Мир Александра Галича. В будни и в праздники - Елена П. Бестужева
Шрифт:
Интервал:
Закладка:
Холодильники станут непременной частью домашней обстановки в конце шестидесятых годов, а за ними и стиральные машины, электрические кофеварки, а потом и кофемолки, и сифоны для приготовления газированной воды (пугали, дескать, они взрываются от излишка углекислого газа, но, как правило, был недобор: резиновая прокладка газового клапана от нажима литого баллончика сминалась, газ улетучивался, едва запечатанное свинцом горлышко протыкал скошенный, полый внутри шип газоприёмника, и вода в сифоне так и оставалась обычной водой из-под обычного крана). Сифоны не прижились, а телевизоры войдут в повседневный обиход чуть раньше холодильников и стиральных машин, радиоприёмники прежде телевизоров. И это странно, поскольку, стало быть, нужда в предметах, связанных с областью культуры, вроде и необязательных, оказывается сильнее нужды в предметах, удовлетворяющих материальные потребности.
Хотя и тут можно предложить особую градацию. Радиоприёмник представляется вещью более необходимой, даже насущной, чем радиола, эдакий предмет роскоши, с её отделкой деревом, блестящей полировкой, сдержанной респектабельностью (см. часть вторую главы «Немного о Марксе, ещё меньше об Энгельсе, а заодно – о дорогом Леониде Ильиче, прибавочной стоимости и много ещё о чём»). Возможно, это потому, что прослушивание радиолы – занятие, что ли, более официальное, торжественное. Для радиолы надобно свободное пространство, она вписывается не в любую обстановку. Радиоприёмник проще, а приёмник транзисторный такая штука, с которой особо не чинятся. Ставь куда хочешь, хоть на стол, хоть на самую верхнюю полку, или – бери с собой, чтобы слушать на ходу, в электричке, за городом.

-- ЗАДАНИЕ --
Допишите следующую часть отрывка о домашней технике и радиоприёмниках, начиная сразу после его последней фразы. Этот материал для работы не понадобится.

-- ФРАГМЕНТ ДАННЫХ --
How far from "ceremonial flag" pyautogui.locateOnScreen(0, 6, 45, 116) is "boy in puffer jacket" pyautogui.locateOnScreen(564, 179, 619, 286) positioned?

-- РЕЗУЛЬТАТ --
Недаром так увлекательно сказано во вступлении к брошюре о транзисторных приёмниках, которые можно сделать собственными руками: «Поворот ручки – и комнату наполняет приятная мелодия. Хорошо, не правда ли? Продолжаем крутить ручку настройки приемника, музыка сменяется незнакомой иностранной речью. Не нужно много времени, чтобы убедиться в чудодейственной силе этой маленькой коробочки. И как бы ни были удивительны ее свойства, ни один школьник не вспомнит о волшебниках и джиннах. Раскрыть секрет этой коробочки он попытается, сняв крышку приемника».
Автор пособия, сознавая то или нет, отметил главное, для чего служит такой приёмник: слушать музыку, ловить иностранные радиостанции. И если немалая часть аудитории музыкальными программами на английском языке и удовольствовалась (см., опять-таки, главу «Немного о Марксе, ещё меньше об Энгельсе, а заодно – о дорогом Леониде Ильиче, прибавочной стоимости и много ещё о чём»), то не меньшее количество слушателей в СССР крутили ручки настройки, чтобы отыскать иностранные радиостанции, вещающие на родном – нашем – языке, русском, украинском, казахском, эстонском, армянском. Вот что означает эта тирада-мольба-заклинание поговори, поклевещи, родной ты мой транзисторный!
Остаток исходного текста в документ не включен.